Thursday, February 10, 2022

Language Of Confusion: Vegetation, Part II

More stuff that grows out of the ground!
Shrub comes from the Old English scrybb, which means a woody plant—I’m not sure how it was pronounced or if that’s a hard C or a soft one. It actually predates shrubbery, which showed up in 1748 and is just shrub + -ery. As for its origins… no one knows. It might be Scandinavian, as there are similar words in Danish and Norwegian (skrubbe—as in, scrub). But hell, scrub, as in what you call bushes, might not even be from there. Words are so stupid sometimes.
Foliage showed up in the mid fifteenth century, possibly the first of these words with an actual date. Although amusingly enough, it was actually spelled ffoylage, and that is spelled just so much cooler. It also has a murky origin, though it’s probably related to the Old French feuille, which means foliage, and the classical Latin folium, leaf.
Sprig showed up in the fifteenth century and its origins are absolutely positively—I’m just kidding, they’re not sure about this one either. It’s probably related to an Old English word, spraec, which means shoot or twig here.

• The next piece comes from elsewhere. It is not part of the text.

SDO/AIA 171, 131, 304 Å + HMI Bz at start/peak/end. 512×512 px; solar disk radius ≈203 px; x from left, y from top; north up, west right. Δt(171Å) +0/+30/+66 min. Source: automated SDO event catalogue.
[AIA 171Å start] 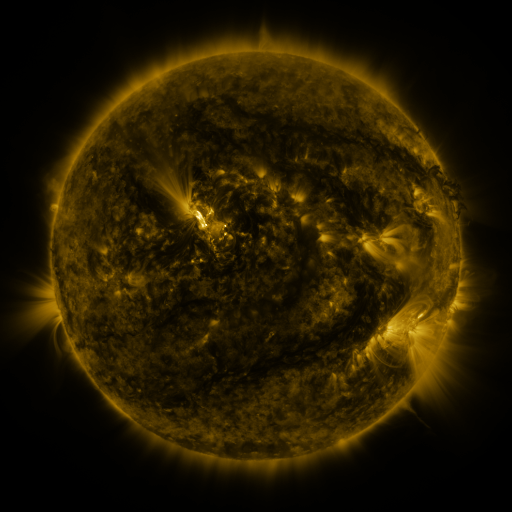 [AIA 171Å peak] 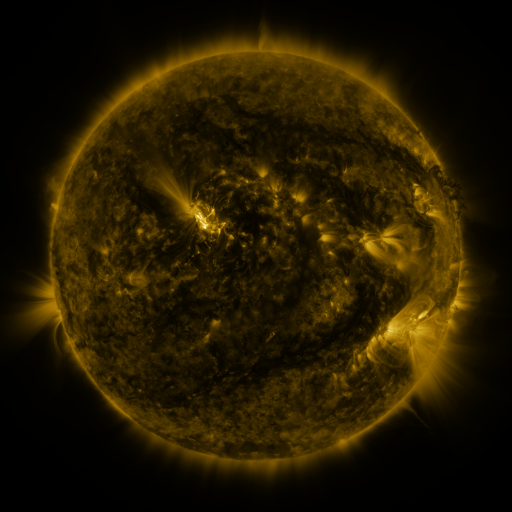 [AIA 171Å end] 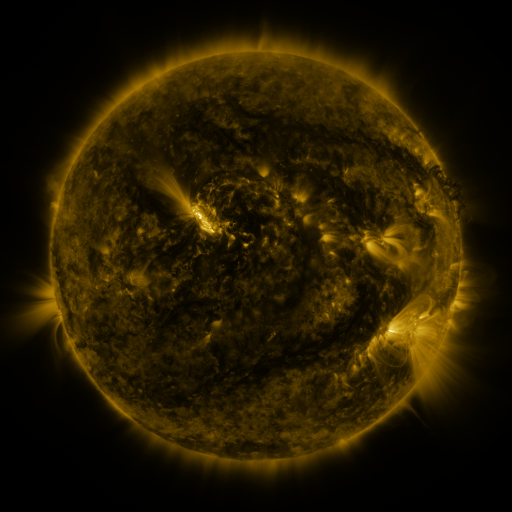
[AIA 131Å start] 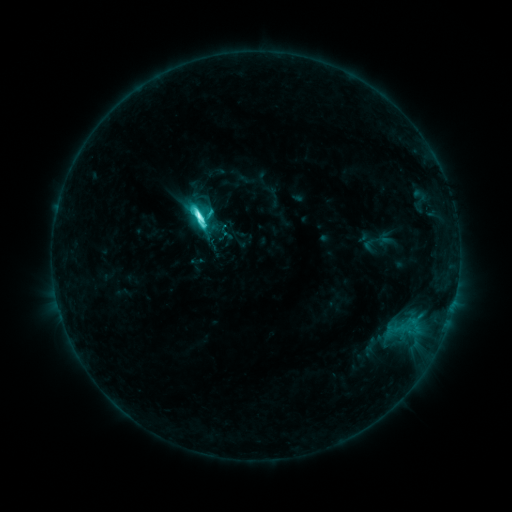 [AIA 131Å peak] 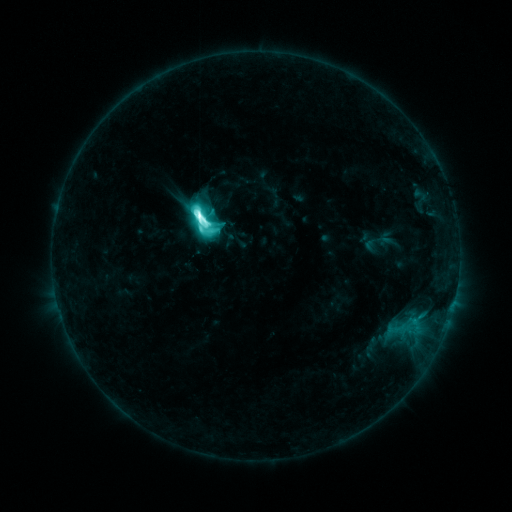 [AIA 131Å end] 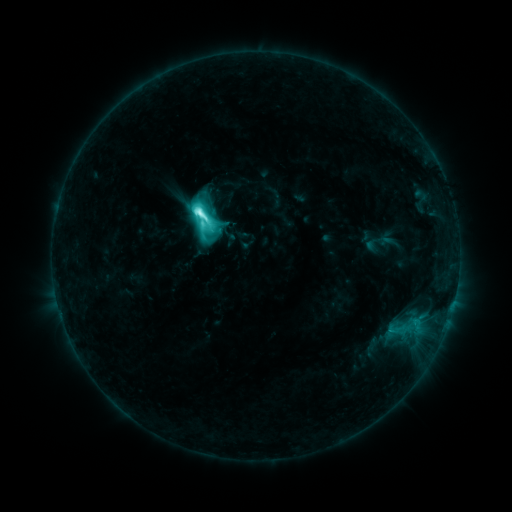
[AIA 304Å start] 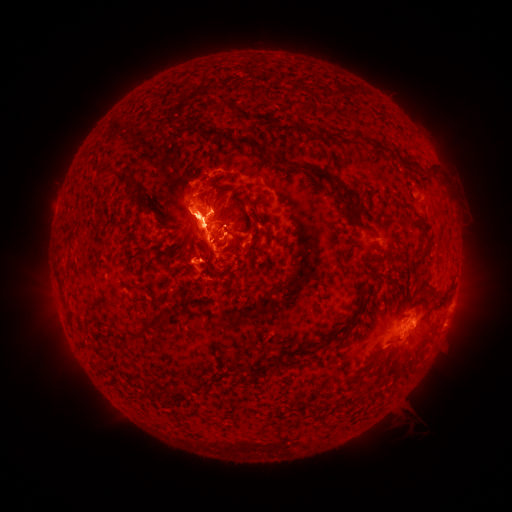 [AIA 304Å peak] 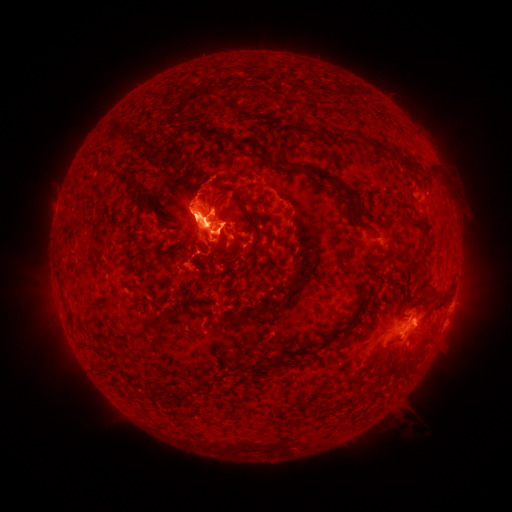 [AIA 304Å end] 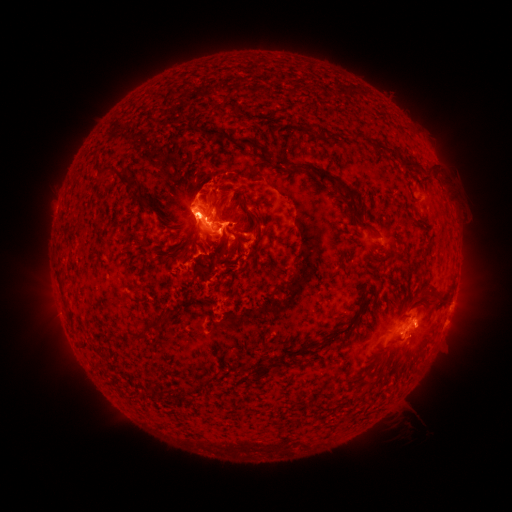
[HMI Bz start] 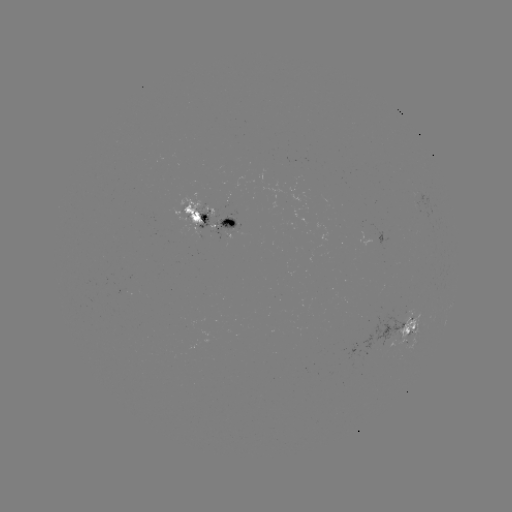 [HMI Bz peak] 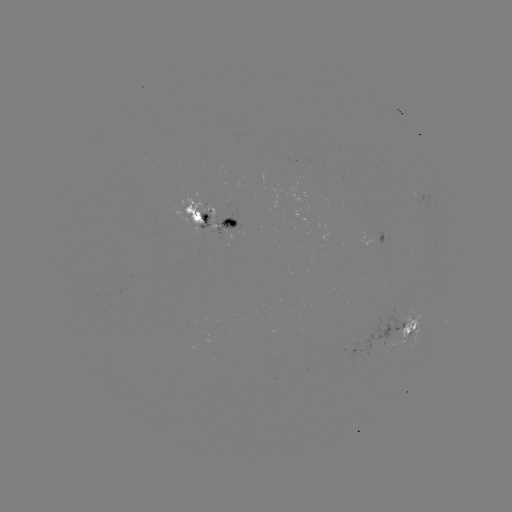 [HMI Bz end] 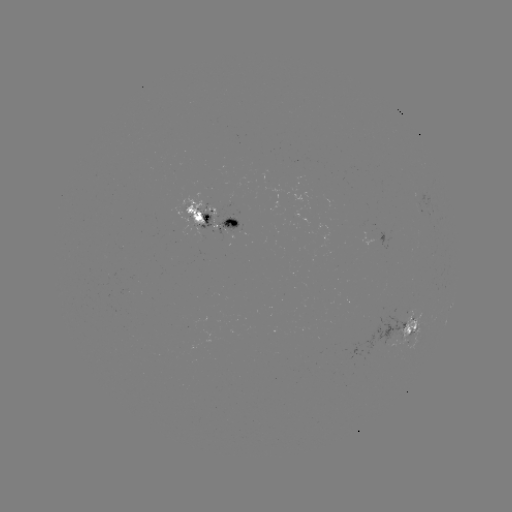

And with an unknown origin.
Sprout comes from the Old English asprutan, to sprout. It’s from the Proto Germanic sprut-, from the Proto Indo European spreud-, from sper-, to stew. Well, at least this one has an origin. I was beginning to think none of these did!
Finally today, shoot. Like an offshoot, not firing a gun. Though the two words are somehow related. Shoot the plant showed up in the mid fifteenth century, and it came from shoot the verb, though come on, hurling missiles at something also means a young plant? Seriously, where’s the logic in that one? Okay, maybe I can see it being thrown off of a bigger plant, but come on! As for shoot’s origin, it comes from the Old English sceotan, like I said, to hurl missiles at. That’s from the Proto Germanic skeutanan, from the Proto Indo European skeud-, to shoot or throw.
Online Etymology Dictionary
Google Translate
University of Texas at Austin Linguistic Research Center
University of Texas at San Antonio’s page on Proto Indo European language
Tony Jebson’s page on the Origins of Old English
Old English-English Dictionary


  1. Offshoot must fall in with that last one.

  2. Maybe shoot is because new plants shoot up out of the ground.

  3. I mean, some words had to just have been sounds that someone decided meant something. And speech predates writing. So, it would make sense that some words just kind of came from nowhere? I don't know.

  4. This gets complicated. Which is often the case.